En el presente caso, la sentencia detalla elementos derivados de una correcta valoración de la prueba practicada en juicio. Consta acreditado que el teléfono que compró el denunciado había sido sustraído y que las circunstancias en las que lo adquirió no permitían eludir la representación sobre una procedencia ilícita: fue comprado -según el denunciado- a la puerta de un establecimiento de compra-venta de objetos de segunda mano, a persona que le ofreció el teléfono móvil cuando aquél miraba teléfonos en el escaparate de la tienda, que no le dijo ser el propietario sino meramente que lo usaba y que se lo vendió por un precio manifiestamente alejado del de mercado -mucho más barato-. En este contexto no cabe sino concluir que .a inferencia efectuada por el Juez de Instrucción para alcanzar la conclusión de que el acusado conocía o se representaba como probable que el teléfono no pertenecía a quien se lo vendía sino a un tercero desconocido -y que, obviamente, no consentía la venta-, es ajustada a las reglas de la lógica y a las que rigen la estimación de la prueba indiciaria como hábil para la enervación de la presunción de inocencia.



SEGUNDO.- Cuestiona alternativamente la defensa del recurrente para solicitar la sustitución de la pena de multa por otra.

Cierto es que la falta de apropiación indebida puede ser sancionada con multa o localización permanente. Optó el Juez de Instrucción por imponer la pena inicialmente menos gravosa -la económica, en lugar de la privativa de libertad-. Pena impuesta en una extensión no cuestionada por vía de recurso y con una cuota de multa próxima al mínimo legal. Alega la defensa del denunciado por vía de recurso que el denunciado carece de recursos económicos con los que hacer frente a la pena impuesta. Presenta -extemporáneamente- documentos destinados a acreditar tal circunstancia; debe señalarse que los que aporta, aparte de que no podrían ser tomados en consideración -puesto que ni fueron propuestos en la vista oral ni consta que no pudieran aportarse en ese momento ( y esos son los requisitos exigidos por el art. 790.3 L.e.crim , al que remite el art. 976.2 L.e.crim ., para la admisión de prueba documental en segunda instancia)-, no permitirían concluir que el denunciado presenta situación de indigencia -entre otros motivos, porque no consta que esté dado de alta como demandante de empleo-. En todo caso, la cuota impuesta lo es en una extensión próxima a la mínima y que jurisprudencialmente estaría incluso por debajo de la que se viene admitiendo como razonable, proporcionada, para aquéllos casos en los que no constando datos concretos sobre la situación económica del condenado, tampoco consta que se encuentre en una situación de indigencia o precariedad económica -como sucede en el presente caso-.

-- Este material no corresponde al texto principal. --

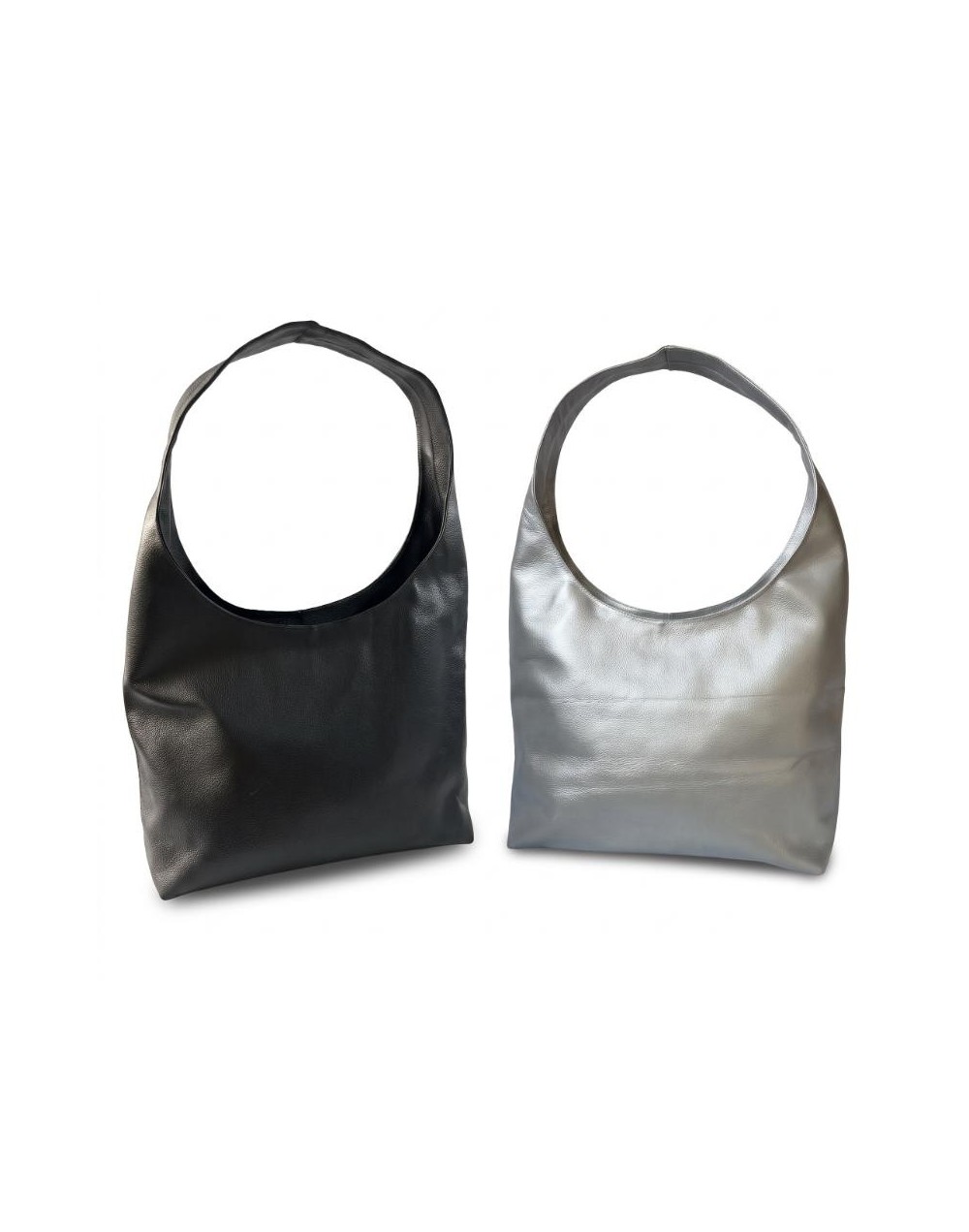 Bolso Luna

TERCERO.- En consecuencia procederá desestimar el presente recurso y confirmar la resolución a que afecta, imponiendo, de existir, el pago de las costas procesales correspondientes a esta alzada a la parte apelante.

Fallo

En atención a todo lo expuesto, el Magistrado D. JOSÉ MANUEL ORTEGA LORENTE, de la Sección segunda de la Audiencia Provincial de Valencia ha decidido:
PRIMERO: DESESTIMAR el recurso de apelación interpuesto por D. Teofilo , asistido de la letrada Dª.

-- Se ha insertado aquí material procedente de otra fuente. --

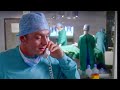 On Call Surgeon - Big Train - BBC comedy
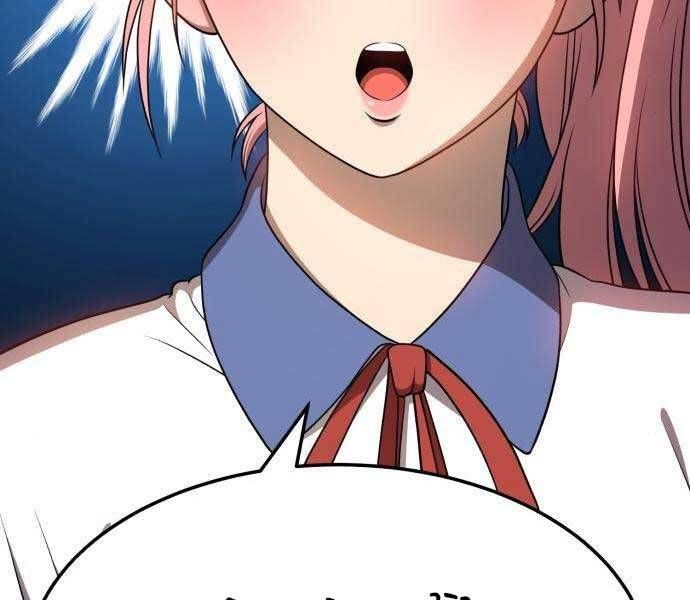 Chương 22.5 - Trang 77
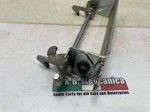 beb-100711 image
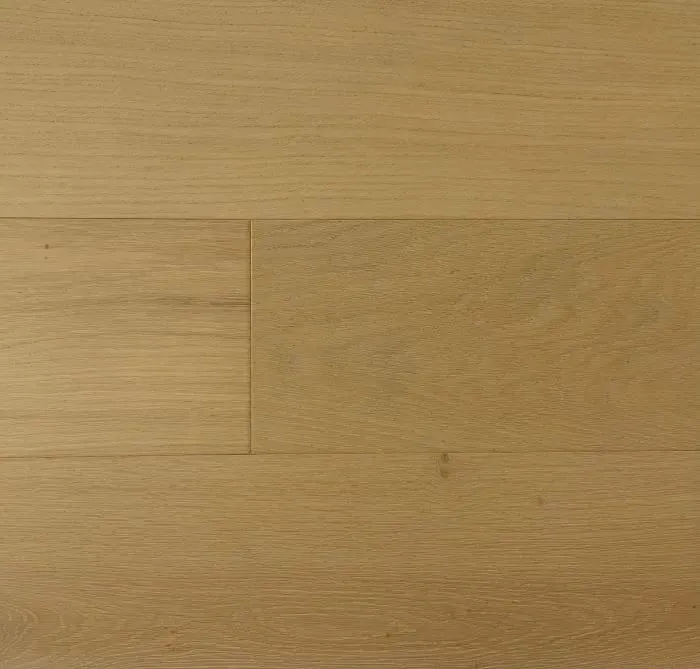 Florence NAF 18mm Engineered Eng.Oak Hardwood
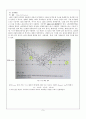 [무기분석실험] 04.MCM-41 합성 및 분석 (예비) : 메조포러스 물질(Mesoporous Material)중 하나인, MCM-41을 합성하고 분석기기를 이용하여 구조를 분석한다 3페이지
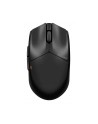 be quiet! Mysz Dark Perk Sym - nr 13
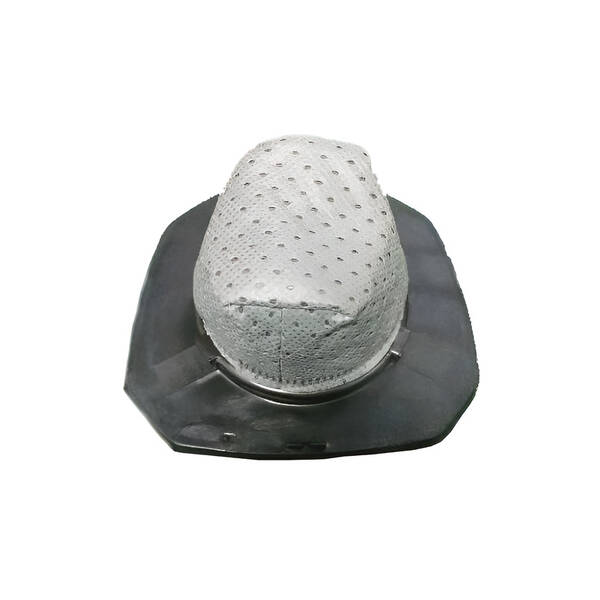 Filter ETA 5448 00070 

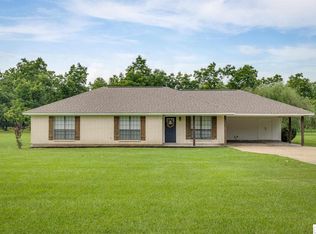 604 Huenefeld Rd, Monroe, LA 71203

MARÍA ANGUSTIAS RABADÁN SERRANO, contra la sentencia 239/2013 de 20 de junio dictada en el Juicio de Faltas nº 164/2013 del Juzgado de Instrucción nº 10 de Valencia .

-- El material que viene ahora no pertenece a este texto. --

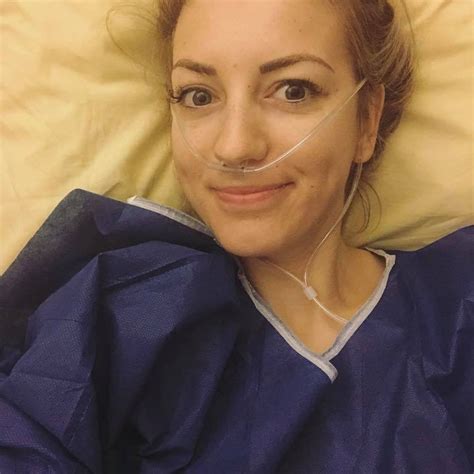 She is not dating anyone currently. Pauline Ferrand-Prevot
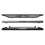 Columbus Blue Jackets Linen Laptop Case for Apple MacBook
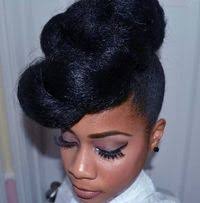 LaTasha Graves (latasha_graves)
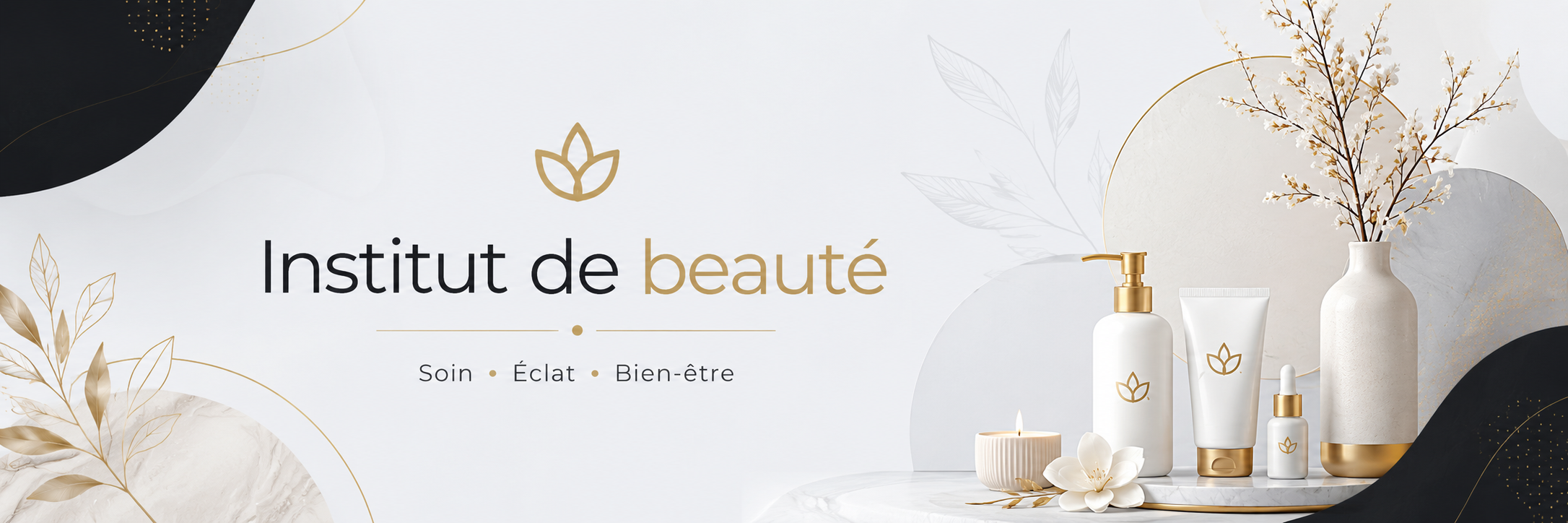 Céline Beauté Institut - Institut de beauté Cannes - OneBooking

SEGUNDO: CONFIRMAR la sentencia a que el presente rollo se refiere, imponiendo, de existir, el pago de las costas procesales correspondientes a esta alzada a la parte apelante.

Cumplidas que sean las diligencias de rigor, y notificada esta sentencia a las partes, devuélvanse los autos originales al Juzgado de procedencia con testimonio de esta resolución, para su conocimiento, observancia y cumplimiento.

Así, por esta mi Sentencia, de la que se llevara certificación al rollo, definitivamente juzgando, lo pronuncio, mando y firmo.